Wel opvallend was de reactie van de campingbeheerder, een besnorde Spanjaard die enkel Spaans kon, op het verhaal. In non-verbale communicatie liet hij ons weten door met zijn handen een tegengestelde draaibeweging te maken dat hij liever had dat we de slang de nek omgedraaid hadden. Geen ongedierte op zijn terrein ! Terwijl hij inderdaad alles spik en span hield -het sanitair was zéér goed- had ik hierbij toch mijn bedenkingen. Zonder de Gladde slang had hij immers veel meer last gehad van muizen en ander ongedierte ! De mens kan niet zonder de andere dieren, ook al vinden vele mensen die schubben niet aantrekkelijk. Maar je mag toch nooit op het uiterlijk afgaan ?
Een andere leuke ervaring van deze camping waren de diverse soorten bidsprinkhanen zoals deze Empusa pennata die er inderdaad erg "evil" uitziet ... Zijn oogjes bleven mij volgen !
Ook de meest algemene bidsprinkhaan, de Europese bidsprinkhaan (Mantis religiosa) was hier present.
En dit dikkertje, Ameles spallanzania, sloop ineens rond op onze tafel...
Een andere losse hobby van Jeanette zijn fossielen, waarvan ze ook een aantal vindplaatsen weet in de buurt, dit was een van haar vondsten.
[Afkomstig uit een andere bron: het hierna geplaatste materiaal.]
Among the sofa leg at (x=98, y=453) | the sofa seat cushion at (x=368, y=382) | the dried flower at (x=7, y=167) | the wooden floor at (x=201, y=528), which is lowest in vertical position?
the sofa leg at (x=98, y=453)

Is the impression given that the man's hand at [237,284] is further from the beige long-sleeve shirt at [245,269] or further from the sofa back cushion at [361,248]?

En dan eindelijk een amfibie dankzij Martijn ! Een Zuid-Spaanse of Oost-Iberische schijftongkikker (Discoglossus jeanneae) die heel rustig op mijn vinger bleef poseren voor een foto na de half uur durende determinatiesessie ... Het is niet de gemakkelijkste groep !
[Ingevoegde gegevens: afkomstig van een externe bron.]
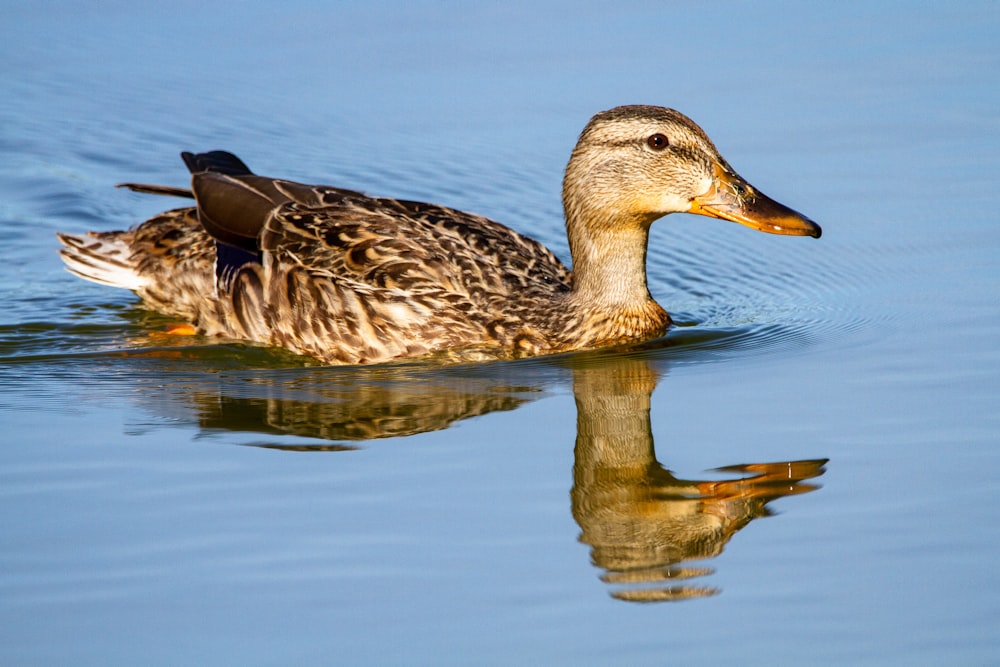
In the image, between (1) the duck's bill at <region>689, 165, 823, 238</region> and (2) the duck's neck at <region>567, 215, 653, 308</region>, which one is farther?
(2) the duck's neck at <region>567, 215, 653, 308</region>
Ook de vlinders waren van de partij, zoals dit Bleek blauwtje (Polyommatus coridon) die we vingen op onze eerste avond op deze camping.
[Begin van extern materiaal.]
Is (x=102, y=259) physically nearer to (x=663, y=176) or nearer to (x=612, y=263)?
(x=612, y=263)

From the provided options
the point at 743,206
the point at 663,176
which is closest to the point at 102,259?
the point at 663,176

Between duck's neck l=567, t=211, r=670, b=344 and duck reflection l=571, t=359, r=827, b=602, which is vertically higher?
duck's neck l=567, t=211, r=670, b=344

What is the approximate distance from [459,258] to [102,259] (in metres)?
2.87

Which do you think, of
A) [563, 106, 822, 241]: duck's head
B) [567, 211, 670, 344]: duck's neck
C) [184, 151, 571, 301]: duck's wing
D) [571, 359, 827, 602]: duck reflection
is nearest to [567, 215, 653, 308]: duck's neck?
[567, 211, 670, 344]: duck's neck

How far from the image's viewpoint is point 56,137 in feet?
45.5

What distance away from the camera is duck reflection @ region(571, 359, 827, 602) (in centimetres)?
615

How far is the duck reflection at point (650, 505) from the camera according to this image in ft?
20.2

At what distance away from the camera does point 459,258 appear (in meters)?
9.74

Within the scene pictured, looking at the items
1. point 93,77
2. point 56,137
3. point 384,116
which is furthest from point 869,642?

Adonisblauwtje (Polyommatus bellargus) en Bleek blauwtje zijn zeer lastig uit elkaar te houden en hybridiseren soms onderling. Van twee exemplaren ben ik zeker omdat ik ze vast had in een petrischaaltje en zodoende alle kenmerken kon zien, deze foto's nam ik later op de lavendel op de camping en ik ben dus niet zeker van de soortnamen ...
Ook bijen, dat ander typisch voorbeeld van "ze kwijtraken is als mens zelf kapot gaan", vlogen op en af op de lavendel ...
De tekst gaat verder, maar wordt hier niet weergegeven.